Le mérite du militaire ou du sénateur ne doit pas être le seul honoré. Les travaux importants, les découvertes utiles, l'étude des sciences, la culture des lettres, la pratique éclairée et heureuse des arts utiles à l'humanité, doivent être récompensés ou encouragés. La société doit en récompenser les progrès, en encourager le talent d'une manière digne d'elle. Elle doit accorder des récompenses ou des encouragements pécuniaires, parce qu'il faut que l'homme utile aux autres hommes jouisse des droits de l'homme social, je veux dire de la propriété, lorsque cet avantage ne résulte pas nécessairement de sa découverte ou de son talent: elle doit accorder des récompenses ou encouragements honorifiques, parce qu'il faut que le bienfaiteur de la société soit connu et honoré de la société. Il existait en France un ordre ou décoration particulière pour les artistes célèbres. Il faudrait peut-être qu'il embrassat moins de sujets et plus de genres. Mais surtout que l'administration se garde de multiplier les décorations sans utilité, ou de les prodiguer sans motif. Il en est des décorations comme des monnaies, qui n'ont de valeur que celle que la loi leur donne. Plus vous en émettez dans le public, plus elles décrois

sent dans l'opinion, et jamais elles ne peuvent se relever du décri où les plonge une émission indiscrète.
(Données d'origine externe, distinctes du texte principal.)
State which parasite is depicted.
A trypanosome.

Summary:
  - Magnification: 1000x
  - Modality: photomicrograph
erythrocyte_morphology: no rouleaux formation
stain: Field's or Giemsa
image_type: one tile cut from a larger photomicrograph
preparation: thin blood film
Les hommes réfléchis voyaient avec une extrême douleur les progrès de cette apathie universelle, de ce dégoût général des professions sociales, qui gagnait en France tous les individus. On voyait des militaires de vingt ans, étrangers même aux illusions de leur âge, déclamer contre leur profession, et annoncer hautement le dessein de la quitter aussitôt qu'ils en auraient obtenu la décoration : on voyait, dans plusieurs Parlements, vaquer les premières charges de magistrature, et des cours inférieures à moitié désertes; chacun était mécontent de sa profession ou de son grade, et n'aspirait qu'après une vie indépendante, après des jouissances qu'il ne voulait pas acheter par des sacrifices. Tout le monde voulait être à soi, et personne à la société. Tout avocat voulait être homme de lettres; tout prêtre voulait un bénéfice simple; tout militaire, tout magistrat voulait être dans ses terres, ou sur ses livres. Chaque profession se croyait un abus. Ce n'était plus à force d'honneur, mais à force d'argent que l'Etat pouvait se faire servir semblable à ces maîtres décriés qui ne peuvent trouver de domestiques qu'en donnant de plus forts gages. Cette disposition générale avait plus d'une cause; mais la plus prochaine, peutêtre, était cette tendance qu'on pouvait remarquer dans les supérieurs de toutes les professions à abaisser leurs inférieurs. La cour voulait abaisser le clergé et la noblesse; le grand Conseil cassait, sous le plus léger prétexte, les arrêts des cours souveraines, qui humiliaient à leur tour les cours inférieures.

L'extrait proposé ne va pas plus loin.